The government-led restructuring of savings banks may end up injecting a sizable amount of taxpayers’ money into troubled secondary financial institutions, industry watchers said.

The Financial Supervisory Commission is in talks with potential investors including Woori Financial Group to arrange a sweeping rescue scheme for distressed savings banks hit by rising bad debts.

As a sweetener, the watchdog is proposing a method called purchase and assumption, under which, unlike in an ordinary merger and acquisition, they acquire only the viable assets, not all of them, on a selective basis.

They are also relatively free of the obligation to retain a large portion of the employees.

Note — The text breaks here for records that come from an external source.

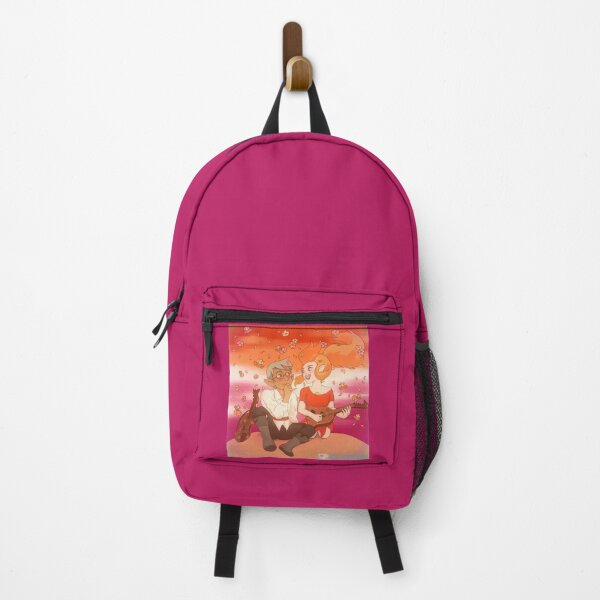 Item preview, Raine's Rhapsody Under Lesbian Skies designed and sold by appcryptid.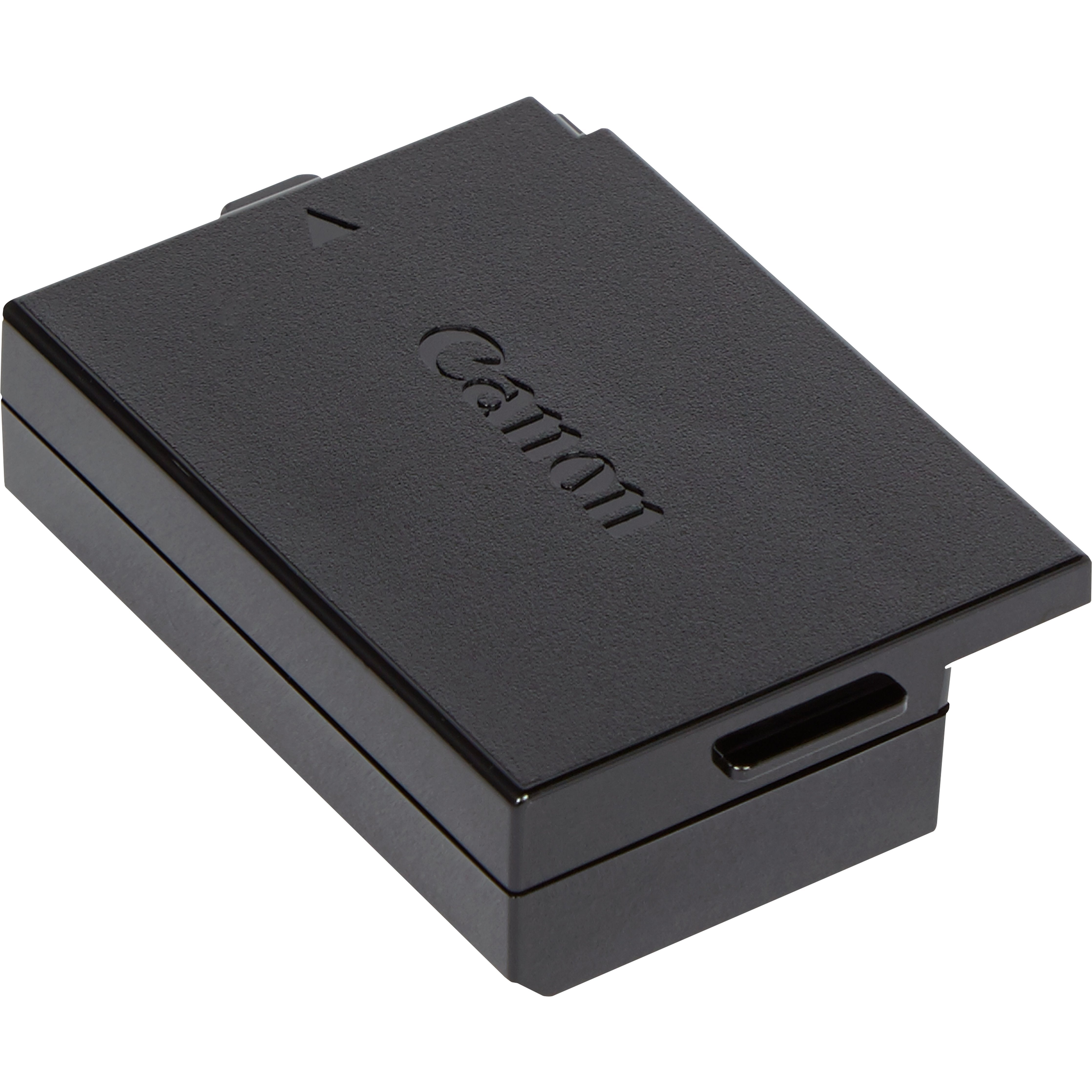 EAN 4960999688985 - Canon 5112B001 adaptador e inversor de corriente Interior Negro imagen 1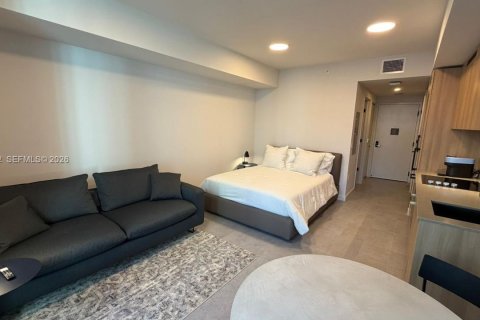 Copropriété à vendre à Miami, Floride: 31.87 m2 № 2270010 - photo 13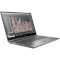 Ноутбук HP ZBook Fury 17 G7 Silver (9VE95AV_V5)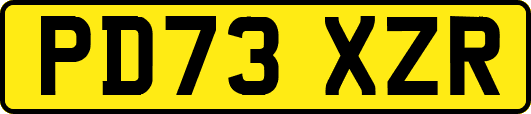 PD73XZR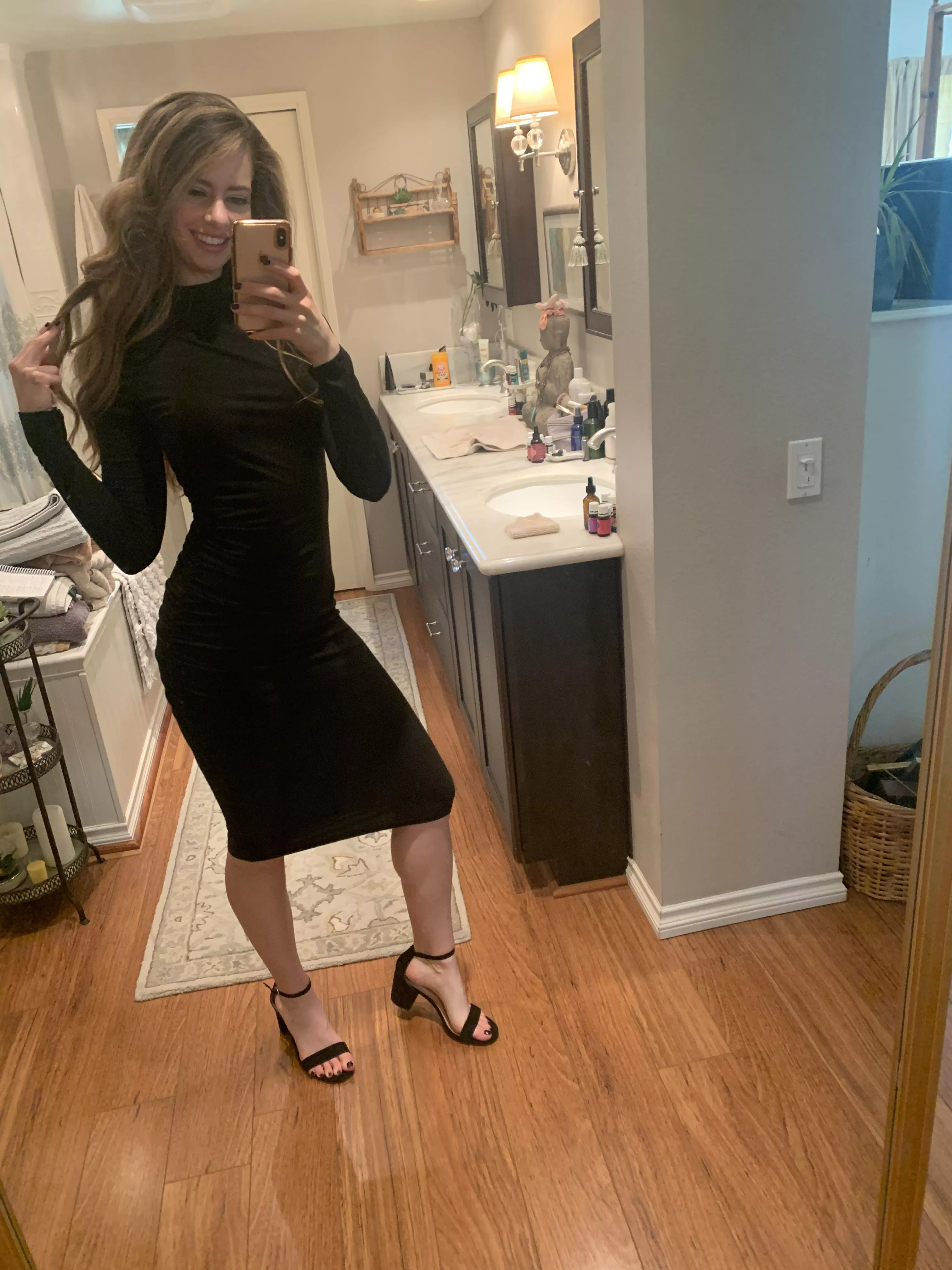 Another day at the office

“I believe the FSC is suggesting P&A as a compromise to placate the potential investors while pressuring them to take over the savings banks,” a commercial bank official said.

He said acquirers are likely to hand over the remaining insolvent assets to the state-run Korea Asset Management Corp.

A banking research analyst said, “The financial authority will have no choice but to inject public funds to dispose of nonviable loans via KAMCO.”

The FSC has been striving to minimize taxpayer’s burden but it will be an uphill battle due to favorable conditions, analysts said.

Some watchers called on the authority to push for mergers between savings banks and liquidate nonviable savings banks.

Concerns are growing that the acquisitions will undermine the financial groups’ brand image and financial health.

Since the 1997 Asian financial crisis, trillions of won in public funds has been poured into savings banks.

This year alone, the government is allocating about 3.5 trillion won ($3 billion) for purchasing their bad loans.

The accumulated public funds for the savings bank industry are expected to exceed 20 trillion won at the end of 2011.

The combined public funds amounted to 17.28 trillion won as of November 2010. More than 60 percent of that was allocated from taxes.

While their recent bad assets were due mainly to construction-related project financing loans, KAMCO has launched to probe construction companies funded by savings banks.

KAMCO is also seeking to attract investors for construction companies failing to repay their debt.

“The Bank of Korea is set to raise the benchmark interest rate further after lifting it in January,” an analyst said. “The rising rates will be another poison to the sluggish construction sector.”